Milligan brought home more than 500 tags.

A database built slowly over the years resulted in a few hits, Lillie said. Then a Boy Scout approached Lillie, a former Marine and an assistant Scout leader, with an offer to try to locate the owners as his Eagle project.

The Veterans Affairs office in Philadelphia agreed to contact veterans for the Scout, and Lillie and Six have managed to return tags to 31 veterans.

"These guys are calling me right back," Lillie said. "Ninety percent are crying on the phone."

Lillie said he's convinced the tags are authentic. Some have Vietnam's clay soil embedded in them; others have rust or blood stains. It would be next to impossible for hundreds of tags to be duplicated without missing some information or misspelling a name, he believes.

"Losing your dog tags is worse than having your rifle jam in the field," Lillie said.

In a soldier's eyes, he said, "Dog tags will get me back to my family. They're the ticket that gets me home."

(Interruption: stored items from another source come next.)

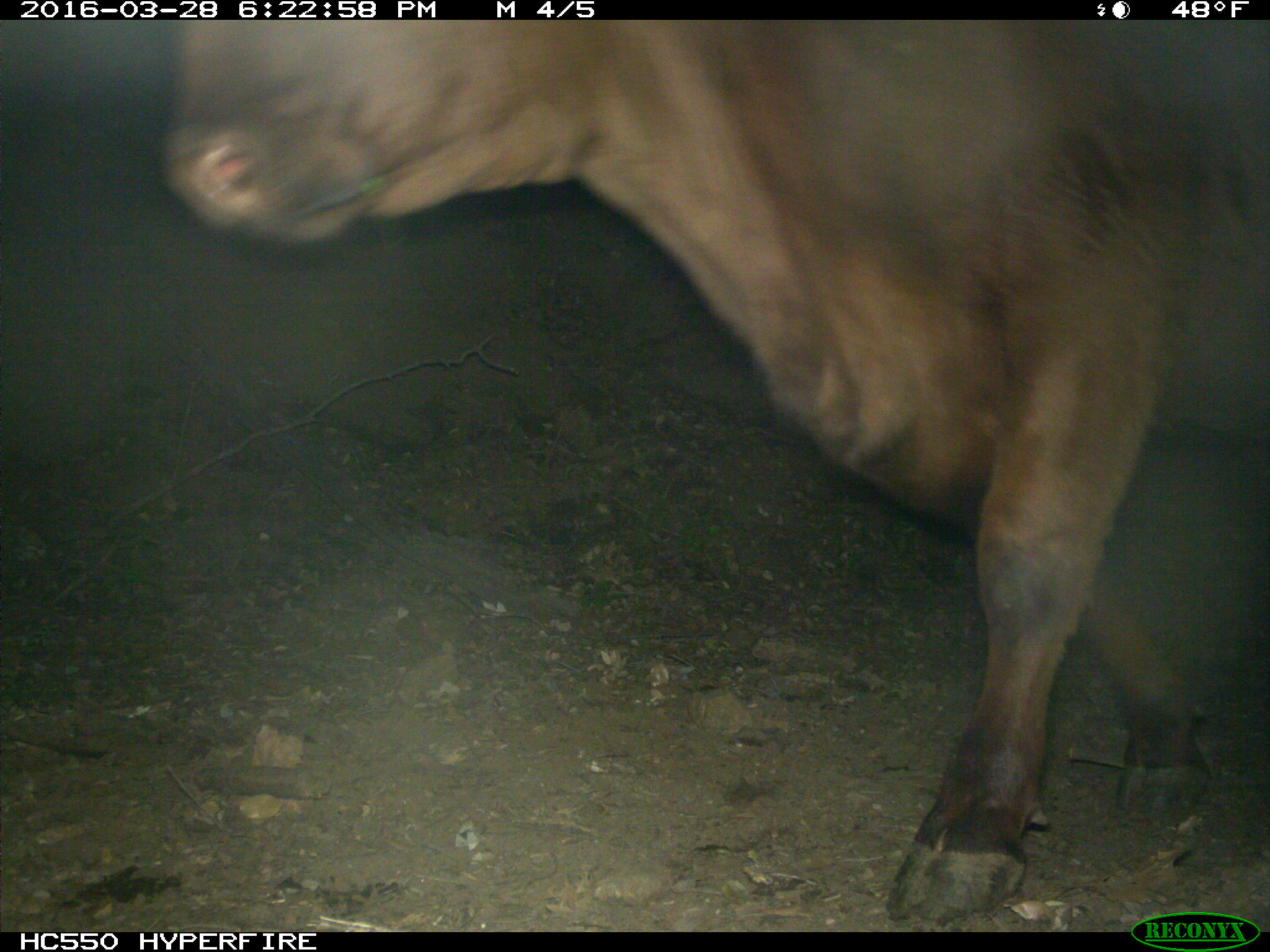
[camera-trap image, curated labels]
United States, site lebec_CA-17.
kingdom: Animalia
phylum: Chordata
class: Mammalia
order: Artiodactyla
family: Bovidae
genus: Bos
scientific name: Bos taurus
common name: domestic cow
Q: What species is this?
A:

Marcus Wilson, public affairs specialist with Veterans Affairs in Washington, said he is aware of numerous efforts to return dog tags to their owners.

"There are some people who do this as a goodwill gesture," Wilson said.

The tags that replaced Kemerer's originals are in a dresser drawer, he said.

But the old one, now dangling from the chain that held the replacements, will go around his neck.

"I'm wearing it for a good luck charm," Kemerer said. "... It found me after 40 years."